* START *

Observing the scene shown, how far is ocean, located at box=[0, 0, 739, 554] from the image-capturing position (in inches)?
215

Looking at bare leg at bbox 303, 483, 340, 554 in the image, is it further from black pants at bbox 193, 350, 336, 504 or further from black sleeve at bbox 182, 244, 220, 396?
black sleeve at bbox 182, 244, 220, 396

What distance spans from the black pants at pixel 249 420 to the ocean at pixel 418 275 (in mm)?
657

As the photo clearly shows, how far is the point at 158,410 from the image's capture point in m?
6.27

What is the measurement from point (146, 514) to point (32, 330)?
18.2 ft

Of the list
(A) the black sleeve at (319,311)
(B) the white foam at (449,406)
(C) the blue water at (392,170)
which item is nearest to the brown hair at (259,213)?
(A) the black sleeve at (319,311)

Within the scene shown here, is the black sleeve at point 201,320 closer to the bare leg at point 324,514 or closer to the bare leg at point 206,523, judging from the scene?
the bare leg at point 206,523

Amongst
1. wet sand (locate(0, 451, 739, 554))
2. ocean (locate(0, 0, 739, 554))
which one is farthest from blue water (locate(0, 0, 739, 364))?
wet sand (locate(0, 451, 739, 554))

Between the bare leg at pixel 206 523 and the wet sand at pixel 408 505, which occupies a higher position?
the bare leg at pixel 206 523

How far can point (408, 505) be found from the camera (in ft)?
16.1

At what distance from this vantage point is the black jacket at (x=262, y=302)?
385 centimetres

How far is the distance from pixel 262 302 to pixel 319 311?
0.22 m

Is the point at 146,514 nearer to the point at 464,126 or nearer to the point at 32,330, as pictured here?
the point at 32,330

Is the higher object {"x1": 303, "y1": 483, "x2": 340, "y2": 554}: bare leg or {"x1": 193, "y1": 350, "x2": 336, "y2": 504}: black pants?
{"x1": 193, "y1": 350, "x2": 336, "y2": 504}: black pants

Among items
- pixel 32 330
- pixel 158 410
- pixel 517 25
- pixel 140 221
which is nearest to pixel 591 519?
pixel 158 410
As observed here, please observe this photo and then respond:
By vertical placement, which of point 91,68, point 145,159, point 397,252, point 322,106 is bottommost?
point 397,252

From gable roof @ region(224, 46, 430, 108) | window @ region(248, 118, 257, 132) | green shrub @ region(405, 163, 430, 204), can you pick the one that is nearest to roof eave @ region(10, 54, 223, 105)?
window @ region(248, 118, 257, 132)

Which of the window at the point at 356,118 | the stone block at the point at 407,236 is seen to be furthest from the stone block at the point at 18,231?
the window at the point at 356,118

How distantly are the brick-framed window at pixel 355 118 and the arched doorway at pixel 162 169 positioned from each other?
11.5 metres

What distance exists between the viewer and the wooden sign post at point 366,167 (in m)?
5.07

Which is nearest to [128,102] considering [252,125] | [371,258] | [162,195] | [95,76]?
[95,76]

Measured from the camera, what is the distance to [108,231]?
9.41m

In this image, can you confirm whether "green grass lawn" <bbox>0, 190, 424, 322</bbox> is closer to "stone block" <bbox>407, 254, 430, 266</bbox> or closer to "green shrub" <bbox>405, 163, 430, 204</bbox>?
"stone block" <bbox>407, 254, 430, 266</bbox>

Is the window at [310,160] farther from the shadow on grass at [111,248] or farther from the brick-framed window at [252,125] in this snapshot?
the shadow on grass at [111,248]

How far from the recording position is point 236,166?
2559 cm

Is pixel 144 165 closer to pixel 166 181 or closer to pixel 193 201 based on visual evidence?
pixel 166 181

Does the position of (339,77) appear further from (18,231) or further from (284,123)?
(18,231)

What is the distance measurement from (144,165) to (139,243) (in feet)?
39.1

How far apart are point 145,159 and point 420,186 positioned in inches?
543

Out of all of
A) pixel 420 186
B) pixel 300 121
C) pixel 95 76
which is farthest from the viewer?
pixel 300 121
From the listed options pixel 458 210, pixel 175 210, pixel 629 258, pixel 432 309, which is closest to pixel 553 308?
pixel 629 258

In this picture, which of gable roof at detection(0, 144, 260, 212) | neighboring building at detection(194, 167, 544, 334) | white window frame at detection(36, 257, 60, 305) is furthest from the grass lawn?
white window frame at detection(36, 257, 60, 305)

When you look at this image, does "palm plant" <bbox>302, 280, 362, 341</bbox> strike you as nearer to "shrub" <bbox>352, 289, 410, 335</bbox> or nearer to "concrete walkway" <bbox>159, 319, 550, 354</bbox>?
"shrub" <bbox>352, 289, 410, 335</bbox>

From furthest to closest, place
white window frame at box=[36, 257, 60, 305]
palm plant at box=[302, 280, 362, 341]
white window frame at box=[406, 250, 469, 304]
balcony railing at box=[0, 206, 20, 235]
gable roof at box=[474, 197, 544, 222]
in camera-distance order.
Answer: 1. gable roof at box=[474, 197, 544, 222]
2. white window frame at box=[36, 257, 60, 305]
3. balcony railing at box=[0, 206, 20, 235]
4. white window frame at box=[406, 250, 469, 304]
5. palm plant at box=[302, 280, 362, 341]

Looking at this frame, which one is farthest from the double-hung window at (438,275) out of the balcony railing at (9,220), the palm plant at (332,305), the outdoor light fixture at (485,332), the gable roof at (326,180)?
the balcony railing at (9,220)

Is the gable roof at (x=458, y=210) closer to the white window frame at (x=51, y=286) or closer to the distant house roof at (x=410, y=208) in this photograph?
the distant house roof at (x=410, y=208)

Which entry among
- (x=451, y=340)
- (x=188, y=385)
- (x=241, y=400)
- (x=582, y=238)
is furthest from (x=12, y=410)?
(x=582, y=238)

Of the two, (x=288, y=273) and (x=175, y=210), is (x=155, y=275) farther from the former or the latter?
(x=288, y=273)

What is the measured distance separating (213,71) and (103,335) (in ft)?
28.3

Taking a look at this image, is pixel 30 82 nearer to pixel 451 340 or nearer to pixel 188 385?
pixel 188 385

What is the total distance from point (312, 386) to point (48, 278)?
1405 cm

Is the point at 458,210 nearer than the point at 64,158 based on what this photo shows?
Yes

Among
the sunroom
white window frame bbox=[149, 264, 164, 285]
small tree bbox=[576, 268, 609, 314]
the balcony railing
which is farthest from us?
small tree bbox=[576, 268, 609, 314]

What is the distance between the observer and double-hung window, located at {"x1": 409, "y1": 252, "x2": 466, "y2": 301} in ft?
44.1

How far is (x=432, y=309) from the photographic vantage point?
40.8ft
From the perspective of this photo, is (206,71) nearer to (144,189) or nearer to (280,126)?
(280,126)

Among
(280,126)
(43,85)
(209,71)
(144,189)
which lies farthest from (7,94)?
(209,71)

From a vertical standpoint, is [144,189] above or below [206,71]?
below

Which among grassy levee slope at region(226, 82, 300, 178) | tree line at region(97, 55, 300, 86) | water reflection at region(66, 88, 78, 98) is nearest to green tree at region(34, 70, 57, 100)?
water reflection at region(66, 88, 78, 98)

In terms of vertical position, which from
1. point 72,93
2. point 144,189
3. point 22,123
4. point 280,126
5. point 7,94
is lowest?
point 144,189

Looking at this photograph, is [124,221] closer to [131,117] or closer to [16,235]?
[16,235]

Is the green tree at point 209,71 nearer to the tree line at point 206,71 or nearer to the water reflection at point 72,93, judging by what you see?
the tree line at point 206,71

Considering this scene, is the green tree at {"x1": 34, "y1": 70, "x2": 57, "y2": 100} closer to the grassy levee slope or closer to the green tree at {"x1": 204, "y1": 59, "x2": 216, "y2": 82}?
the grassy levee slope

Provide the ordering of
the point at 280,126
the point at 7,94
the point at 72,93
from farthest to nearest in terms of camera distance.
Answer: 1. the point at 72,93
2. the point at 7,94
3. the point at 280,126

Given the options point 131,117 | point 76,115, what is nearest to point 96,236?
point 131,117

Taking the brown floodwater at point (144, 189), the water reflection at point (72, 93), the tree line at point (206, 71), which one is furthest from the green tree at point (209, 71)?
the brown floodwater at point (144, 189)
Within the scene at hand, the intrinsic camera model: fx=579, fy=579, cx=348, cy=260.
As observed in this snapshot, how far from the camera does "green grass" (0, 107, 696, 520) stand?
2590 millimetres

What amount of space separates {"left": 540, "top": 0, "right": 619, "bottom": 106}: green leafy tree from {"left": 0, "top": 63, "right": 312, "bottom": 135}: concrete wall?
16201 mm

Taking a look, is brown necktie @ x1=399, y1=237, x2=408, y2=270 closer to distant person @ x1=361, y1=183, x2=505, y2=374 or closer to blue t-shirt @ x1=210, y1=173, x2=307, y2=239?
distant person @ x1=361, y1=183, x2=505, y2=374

* END *

* [REQUEST]: Find the line containing "In terms of vertical position, which from" in the material above. Print it and every line after it through the end, exactly and only those.

* [ANSWER TO THE TASK]:
In terms of vertical position, which from
1. point 72,93
2. point 144,189
3. point 22,123
4. point 280,126
5. point 7,94
is lowest?
point 144,189

Looking at this photograph, is [124,221] closer to [131,117] or closer to [16,235]?
[16,235]

Is the green tree at point 209,71 nearer to the tree line at point 206,71 or nearer to the water reflection at point 72,93, judging by what you see?
the tree line at point 206,71

Considering this scene, is the green tree at {"x1": 34, "y1": 70, "x2": 57, "y2": 100} closer to the grassy levee slope or closer to the green tree at {"x1": 204, "y1": 59, "x2": 216, "y2": 82}?
the grassy levee slope

Provide the ordering of
the point at 280,126
the point at 7,94
the point at 72,93
from farthest to nearest in terms of camera distance.
Answer: 1. the point at 72,93
2. the point at 7,94
3. the point at 280,126

Given the options point 131,117 | point 76,115, what is nearest to point 96,236?
point 131,117

Taking the brown floodwater at point (144, 189), the water reflection at point (72, 93), the tree line at point (206, 71), which one is furthest from the green tree at point (209, 71)?
the brown floodwater at point (144, 189)
Within the scene at hand, the intrinsic camera model: fx=579, fy=579, cx=348, cy=260.
As observed in this snapshot, how far from the camera does "green grass" (0, 107, 696, 520) stand?
2590 millimetres

What amount of space separates {"left": 540, "top": 0, "right": 619, "bottom": 106}: green leafy tree from {"left": 0, "top": 63, "right": 312, "bottom": 135}: concrete wall?
16201 mm

Taking a look, is brown necktie @ x1=399, y1=237, x2=408, y2=270 closer to distant person @ x1=361, y1=183, x2=505, y2=374 or closer to blue t-shirt @ x1=210, y1=173, x2=307, y2=239?
distant person @ x1=361, y1=183, x2=505, y2=374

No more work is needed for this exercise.